Forest Park Golf Course (Dogwood & Redbud) – Missouri | Top 100 Golf Courses

I’ve been thinking about Forest Park quite a bit lately for some reason. The older the current iteration of this course gets, the more I think I enjoy it. When it was built as the result of a gut-job renovation by Stan Gentry of Hale Irwin’s design firm in the early 2000s, I didn’t appreciate it as much as I should have; the original Robert Foulis 18-hole routing was near and dear to my heart as a place my team practiced during high school, and the renovation was completely removing from the routing two of the more iconic holes in the St. Louis area – a reachable but blind par five playing across the magnificent Art Hill, and an all-or-nothing par three playing across the Grand Basin below it. While the latter had a very similar replacement worked into the new routing (albeit across Lagoon Drive), the former did not, causing me to feel in my early-20s angst as if my youth had been taken away from me. Adding salt to the wound, a third iconic hole – a nearly 600-yard par five along Skinker Boulevard – was split into a short par four and a long par three to help alleviate the loss of four holes’ worth of land to other park projects.

Anyway, I digress. What I’ve learned over the course of time is that what Gentry did as a throwback to Golden Age designs is frankly excellent. The Redbud and Dogwood nines feature many template-style green complexes, including a Biarritz, Redan, and Short, along with a number of really clever and quirky longer holes. The complementary Hawthorn nine, while shorter, easier, and most definitely flatter than the other two, is also a delightful loop – in contrast to the very mundane Eisenhower nine it replaced. As one might expect with 27 holes and a new clubhouse being crammed into a tighter piece of property, only four of those 27 holes happen to be par fives – three of which are on the Dogwood/Redbud combination. (All three loops are par 35.) A good portion of the original 18-hole routing was preserved – six holes on the Redbud nine along with the first three holes of the Dogwood nine.

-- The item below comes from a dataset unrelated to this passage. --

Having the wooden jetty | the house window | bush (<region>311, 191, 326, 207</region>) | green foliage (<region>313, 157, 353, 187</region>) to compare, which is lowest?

Most players will start their round here on the Redbud nine, which begins on a relatively easy downhill par four that was the eighth hole on the old routing. After the course climbs back to the top of the ridge, however, is when it really gets good – #4 is a spot in the routing that originally featured a long semi-blind par three, but turned by Gentry into a beast of a par four with a huge green falling off a severe slope to the left and behind. #5 is a short par five, bending around a valley and set of trees that make it nearly impossible to get home in two shots, and #6 is the aforementioned Biarritz-style par three. (Unlike most Biarritz, it’s semi-blind, which is interesting.) To close the excellent stretch of holes, #7 is a long par four that plays down into a valley and features a blind uphill approach to a completely rectangular, bunkerless green having subtle undulations that make it a lot trickier than it sounds. After two more excellent short par fours, the player heads back down the hill to make the turn.

The Dogwood nine begins at the busy intersection of Lagoon Drive and Fine Arts Drive – the beating heart of the northwest corner of the park, where there rarely aren’t a few dozen pedestrians walking by. In opposite fashion of the Redbud nine, the best holes on Dogwood are at the beginning and end. The opener is a dogleg right par five that snakes up a valley to a hidden green; despite playing barely over 500 yards from the tips, it requires two extremely well-struck shots to attack in less than regulation. #2 is the Redan-style template, which despite not exactly having a false front as it plays gently downhill, still features many of the other (reverse) Redan traits. After a couple more short par fours and a par three tribute to the old Grand Basin hole, Gentry’s magic touch really shines on some of the flattest bits of the property. #6 and #7 are longer par fours that play up what were the original first and eighteenth hole corridors, respectively. #6 features an approach to a green that slopes away from the player and is somehow almost invisible even on such flat ground, while #7 is a much longer, upwind hole that requires a fade off the tee and a solid approach to a green perched above a small lagoon. #8 is a Short template featuring a wide but shallow green that slopes away from the player on the sides but towards the player in the middle – the only portion that can be seen from the tee. It’s wild. Finally, the Dogwood nine closes on an incredibly long par five, by far the longest on the property at well over 600 yards from the tips. Oh, and a pond runs down the left side of the entire hole.

This course continues to get better with age – the most recent time I played it, in October 2020, it was in absolutely incredible condition – and is an urban municipal jewel that the City of St. Louis should be most proud of having in its flagship park. If there’s a better municipal course in the Midwest, I’d love to see it.